Renault is anticipating more problems at this weekend's Malaysian Grand Prix, admits head of track operations Remi Taffin.
There were numerous issues for Renault to deal with during the Australian Grand Prix weekend, with Sebastian Vettel's early retirement the most high-profile of them. Both Lotus and Caterham cars also failed to finish the race as only three Renault-powered cars went the distance, but Taffin belives the engine manufacturer is in a much stronger position to react to problems at Sepang.
“After a difficult race in Australia we are really looking forward to Malaysia,” Taffin said. “We had several issues across the cars in Melbourne but we have recreated the problems in the dyno at Viry. Most are fixed and the remaining will be under control by Friday in Sepang. While we anticipate further issues may occur we are much more able to react quickly to minimize their impact.”

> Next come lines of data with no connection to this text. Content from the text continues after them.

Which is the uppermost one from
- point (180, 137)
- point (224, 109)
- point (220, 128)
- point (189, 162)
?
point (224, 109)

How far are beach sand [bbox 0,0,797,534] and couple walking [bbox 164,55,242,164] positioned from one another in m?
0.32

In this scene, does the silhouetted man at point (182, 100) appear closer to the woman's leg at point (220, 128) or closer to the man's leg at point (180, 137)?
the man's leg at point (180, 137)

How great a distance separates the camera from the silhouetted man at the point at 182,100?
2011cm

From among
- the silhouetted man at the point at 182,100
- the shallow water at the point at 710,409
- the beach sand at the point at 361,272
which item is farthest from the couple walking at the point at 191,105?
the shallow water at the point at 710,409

However, Taffin also said the issues were likely to come as a result of Malaysia becoming one of the hardest tests on the calendar this year.

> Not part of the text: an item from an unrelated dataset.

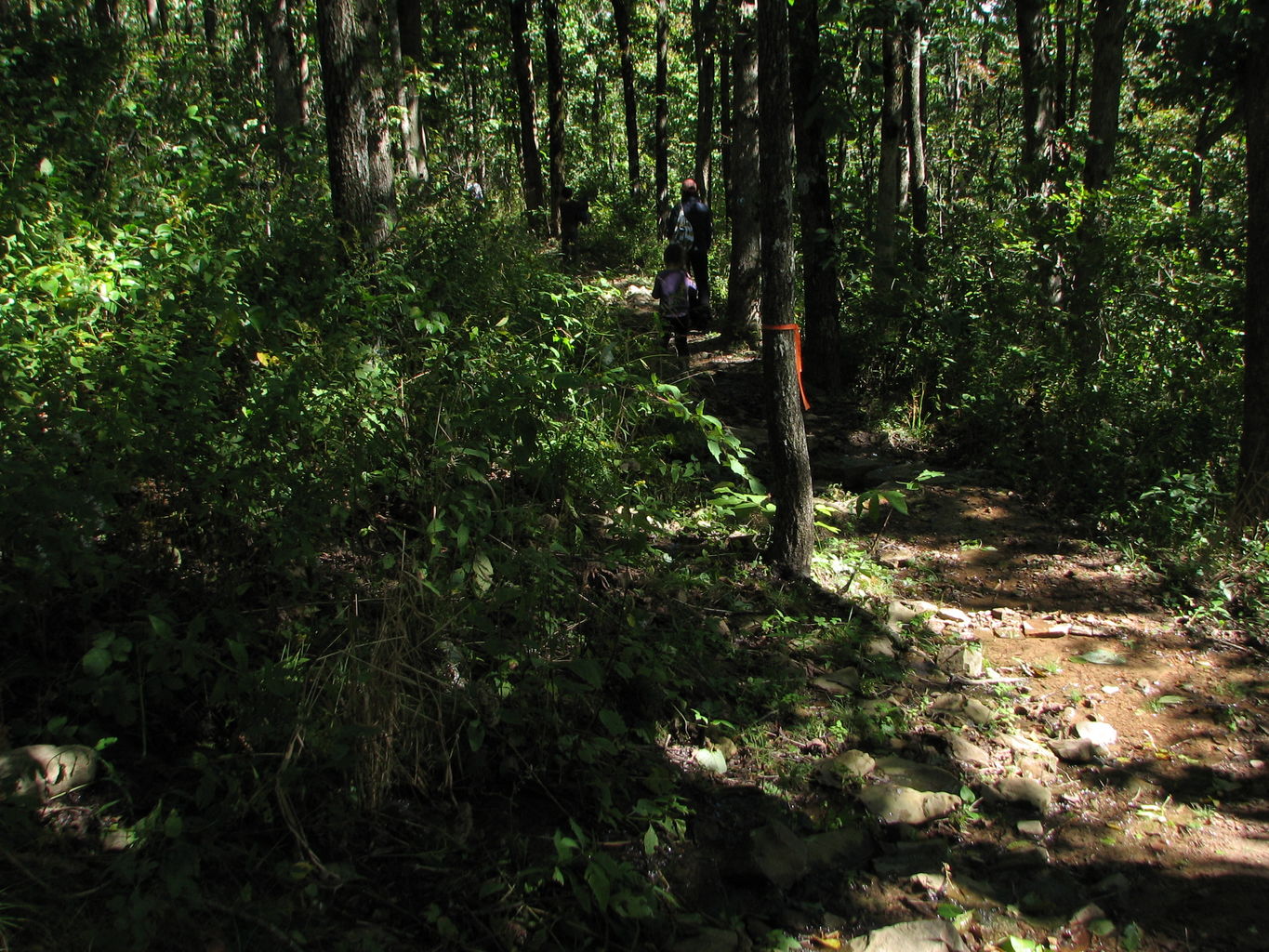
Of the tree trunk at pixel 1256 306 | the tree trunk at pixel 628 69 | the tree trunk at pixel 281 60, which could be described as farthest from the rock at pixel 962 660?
the tree trunk at pixel 628 69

“Sepang is one of the circuits whose technical requirements will change under the new regulations. In the V8 era the circuit sat towards the middle of the table for the challenge it posed for engines but now it will be one of the toughest races of the year.
“Of the six main components of the Power Unit [PU], the internal combustion engine will be under the most pressure in Malaysia. The humidity in Sepang made it a little bit easier on normally aspirated engines since power comes down as the water content in the air increases. This means we were generally able to offset the impact of the two long straights.
“This year we won't have this luxury. With a turbo engine the air intake is controlled at all times regardless of ambient conditions so those long straights will really start to hurt. As a result Sepang will become a lot less forgiving as twice a lap the PUs will be flat out, with the turbo revving at close to 100,000rpm for over 10secs.”